Now, before you think I’m totally gross and steer well clear of me thinking that neither I, nor any of my family, shower, we do. Promise. In the other one. The one with the soap scum perpetually on the glass no matter how many times I clean it. She was looking at the one in what’s basically my kids’ bathroom, the one that rarely gets used and probably is still as clean as the day it was built given my kids prefer baths.

It’s easy to keep things clean. Just don’t use them. Keep something in its box or wrapped up tight and it’ll be pristine forever. Get it out, use it, and after a while, the use will start to show. What gets used gets battered and broken, dirty and dingy. Never quite as perfect or as bright as it once was. Book pages yellow, paint starts to chip, bottles get emptied – because people use them.

It’s the same with humans.

When we open ourselves up to other people, we open ourselves up to getting hurt, bruised and sometimes broken. It might not happen. Perhaps they’ll be the people who will clean us and make us better, more beautiful.  But sometimes they won’t. Sometimes, we open up our lives to other people only to have their lack of understanding or compassion break us a little, or even shatter us.
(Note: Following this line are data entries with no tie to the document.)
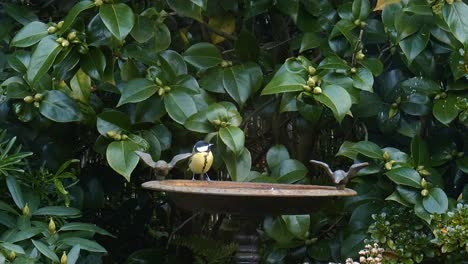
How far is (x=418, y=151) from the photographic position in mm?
2295

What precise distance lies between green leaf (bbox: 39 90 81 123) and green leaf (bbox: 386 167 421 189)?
3.06ft

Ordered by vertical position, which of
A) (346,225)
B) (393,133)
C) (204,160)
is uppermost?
(204,160)

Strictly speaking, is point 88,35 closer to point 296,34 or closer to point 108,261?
point 296,34

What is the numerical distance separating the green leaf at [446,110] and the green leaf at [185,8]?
77 centimetres

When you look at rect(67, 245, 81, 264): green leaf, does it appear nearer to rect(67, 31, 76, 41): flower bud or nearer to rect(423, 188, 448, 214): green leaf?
rect(67, 31, 76, 41): flower bud

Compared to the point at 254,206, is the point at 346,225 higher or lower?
lower

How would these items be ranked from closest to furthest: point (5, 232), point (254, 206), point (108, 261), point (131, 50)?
point (254, 206), point (5, 232), point (131, 50), point (108, 261)

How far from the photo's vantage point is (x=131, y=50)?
2307mm

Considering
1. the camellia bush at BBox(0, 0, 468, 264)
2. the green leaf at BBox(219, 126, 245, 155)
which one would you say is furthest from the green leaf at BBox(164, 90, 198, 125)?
the green leaf at BBox(219, 126, 245, 155)

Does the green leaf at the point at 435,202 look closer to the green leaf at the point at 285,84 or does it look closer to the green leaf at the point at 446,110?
the green leaf at the point at 446,110

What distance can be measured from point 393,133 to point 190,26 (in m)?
0.81

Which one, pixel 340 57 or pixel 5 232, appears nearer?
pixel 5 232

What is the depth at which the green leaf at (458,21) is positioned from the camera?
2.09 m

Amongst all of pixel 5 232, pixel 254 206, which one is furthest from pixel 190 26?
pixel 254 206
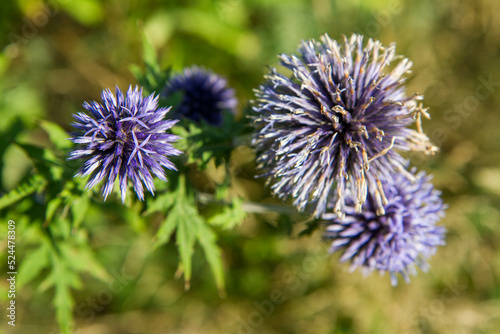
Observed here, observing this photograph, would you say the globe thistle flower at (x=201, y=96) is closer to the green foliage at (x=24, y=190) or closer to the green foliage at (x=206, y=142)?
the green foliage at (x=206, y=142)

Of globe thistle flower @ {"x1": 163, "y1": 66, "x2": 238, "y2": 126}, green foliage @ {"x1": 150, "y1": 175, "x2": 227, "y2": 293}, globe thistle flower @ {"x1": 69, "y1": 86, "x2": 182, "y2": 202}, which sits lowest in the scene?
green foliage @ {"x1": 150, "y1": 175, "x2": 227, "y2": 293}

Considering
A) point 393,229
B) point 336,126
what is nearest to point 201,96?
point 336,126

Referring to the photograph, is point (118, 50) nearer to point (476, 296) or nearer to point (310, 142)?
point (310, 142)

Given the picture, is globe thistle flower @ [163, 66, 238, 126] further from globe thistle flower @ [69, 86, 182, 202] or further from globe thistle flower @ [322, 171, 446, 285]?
globe thistle flower @ [322, 171, 446, 285]

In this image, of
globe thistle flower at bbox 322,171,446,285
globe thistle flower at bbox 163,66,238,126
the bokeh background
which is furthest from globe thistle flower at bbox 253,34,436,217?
the bokeh background

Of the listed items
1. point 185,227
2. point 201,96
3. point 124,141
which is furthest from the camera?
point 201,96

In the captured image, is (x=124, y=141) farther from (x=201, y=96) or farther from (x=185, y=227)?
(x=201, y=96)

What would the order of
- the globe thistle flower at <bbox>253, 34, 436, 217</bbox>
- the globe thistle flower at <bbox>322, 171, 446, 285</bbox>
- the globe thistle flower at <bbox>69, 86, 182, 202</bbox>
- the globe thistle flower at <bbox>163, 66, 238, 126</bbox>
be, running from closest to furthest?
the globe thistle flower at <bbox>69, 86, 182, 202</bbox>
the globe thistle flower at <bbox>253, 34, 436, 217</bbox>
the globe thistle flower at <bbox>322, 171, 446, 285</bbox>
the globe thistle flower at <bbox>163, 66, 238, 126</bbox>
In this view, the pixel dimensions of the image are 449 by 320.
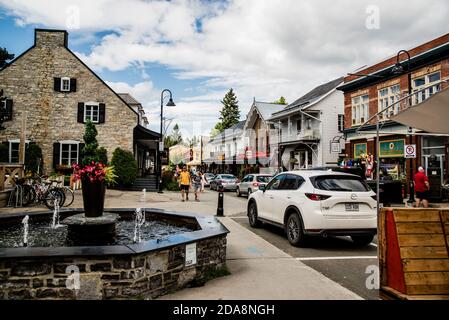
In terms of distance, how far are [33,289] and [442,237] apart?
5.23 m

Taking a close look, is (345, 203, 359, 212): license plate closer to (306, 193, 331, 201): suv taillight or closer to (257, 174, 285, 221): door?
(306, 193, 331, 201): suv taillight

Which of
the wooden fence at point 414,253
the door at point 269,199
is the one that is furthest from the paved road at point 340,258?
the door at point 269,199

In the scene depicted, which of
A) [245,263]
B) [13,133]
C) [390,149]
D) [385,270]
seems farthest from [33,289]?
[13,133]

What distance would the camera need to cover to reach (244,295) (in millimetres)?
4363

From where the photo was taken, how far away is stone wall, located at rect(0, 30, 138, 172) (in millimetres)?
24906

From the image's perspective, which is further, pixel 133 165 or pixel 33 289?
pixel 133 165

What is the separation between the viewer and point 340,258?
6523 mm

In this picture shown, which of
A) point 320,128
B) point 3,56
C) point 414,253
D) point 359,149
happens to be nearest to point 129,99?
point 3,56

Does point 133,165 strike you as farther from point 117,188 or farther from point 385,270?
point 385,270

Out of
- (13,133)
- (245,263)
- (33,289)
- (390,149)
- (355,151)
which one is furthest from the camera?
(355,151)

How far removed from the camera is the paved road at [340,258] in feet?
16.6

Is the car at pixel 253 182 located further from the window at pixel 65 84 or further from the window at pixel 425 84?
the window at pixel 65 84

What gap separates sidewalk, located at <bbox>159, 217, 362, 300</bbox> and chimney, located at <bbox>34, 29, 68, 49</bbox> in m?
25.3

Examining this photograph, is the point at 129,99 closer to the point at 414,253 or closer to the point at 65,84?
the point at 65,84
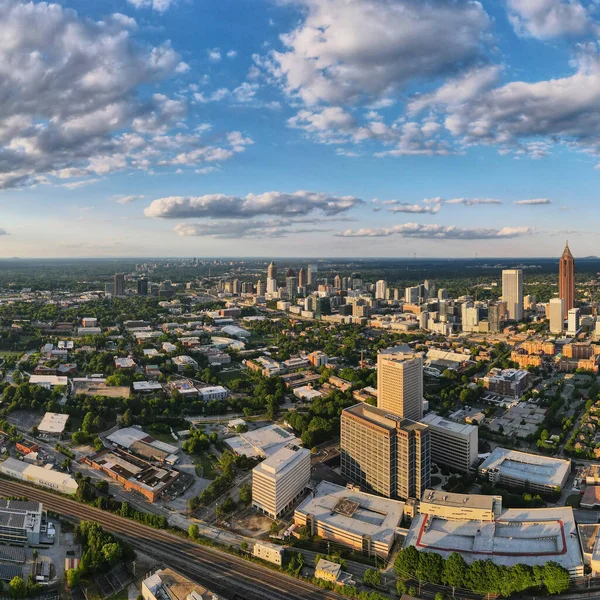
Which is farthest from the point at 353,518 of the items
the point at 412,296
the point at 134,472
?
the point at 412,296

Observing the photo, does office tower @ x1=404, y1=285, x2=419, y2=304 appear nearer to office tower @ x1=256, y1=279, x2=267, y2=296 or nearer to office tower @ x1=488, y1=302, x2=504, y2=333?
office tower @ x1=488, y1=302, x2=504, y2=333

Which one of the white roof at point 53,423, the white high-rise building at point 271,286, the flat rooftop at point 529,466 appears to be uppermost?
the white high-rise building at point 271,286

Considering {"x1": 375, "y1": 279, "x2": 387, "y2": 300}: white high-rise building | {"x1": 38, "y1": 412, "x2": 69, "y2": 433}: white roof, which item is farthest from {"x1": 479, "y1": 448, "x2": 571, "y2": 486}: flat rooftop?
{"x1": 375, "y1": 279, "x2": 387, "y2": 300}: white high-rise building

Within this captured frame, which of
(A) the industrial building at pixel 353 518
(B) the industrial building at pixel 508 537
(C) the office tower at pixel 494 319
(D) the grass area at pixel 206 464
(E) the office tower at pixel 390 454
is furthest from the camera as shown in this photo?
(C) the office tower at pixel 494 319

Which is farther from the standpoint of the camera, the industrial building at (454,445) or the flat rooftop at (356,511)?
the industrial building at (454,445)

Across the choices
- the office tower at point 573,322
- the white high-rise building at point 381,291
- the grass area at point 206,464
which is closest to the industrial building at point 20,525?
the grass area at point 206,464

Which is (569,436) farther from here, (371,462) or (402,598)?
(402,598)

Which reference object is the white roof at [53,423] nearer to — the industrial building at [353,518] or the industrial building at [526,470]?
the industrial building at [353,518]

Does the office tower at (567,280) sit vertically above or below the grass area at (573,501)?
above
It’s a risk we take.

And yet, is it any better to not take that risk? To stay silent when we could speak, to keep our life separate from everyone around us, hiding the truth of who we are? We might remain perfect, unsullied by life, but we wouldn’t be doing what we were created to do.

Love God. Love people.

To be honest, loving people can get really messy. It can be painful, draining, confusing and sometimes even infuriating.

Yet…

It’s what we were made for.

When we allow God to use us in the lives of those around us, we open ourselves up to being battered and maybe even broken. But we also open ourselves up to being used by God in incredible ways we could never even imagine.

Toys were made to be played with. Appliances made to be used. Clothes made to be worn. That shower in my kids’ bathroom might be sparkling and clean, but it’s not exactly fulfilling its purpose. It might as well not be there at all. Clean, but useless.

Risky as it might be, I refuse to be like that shower.

It's not what I was made for. And neither were you.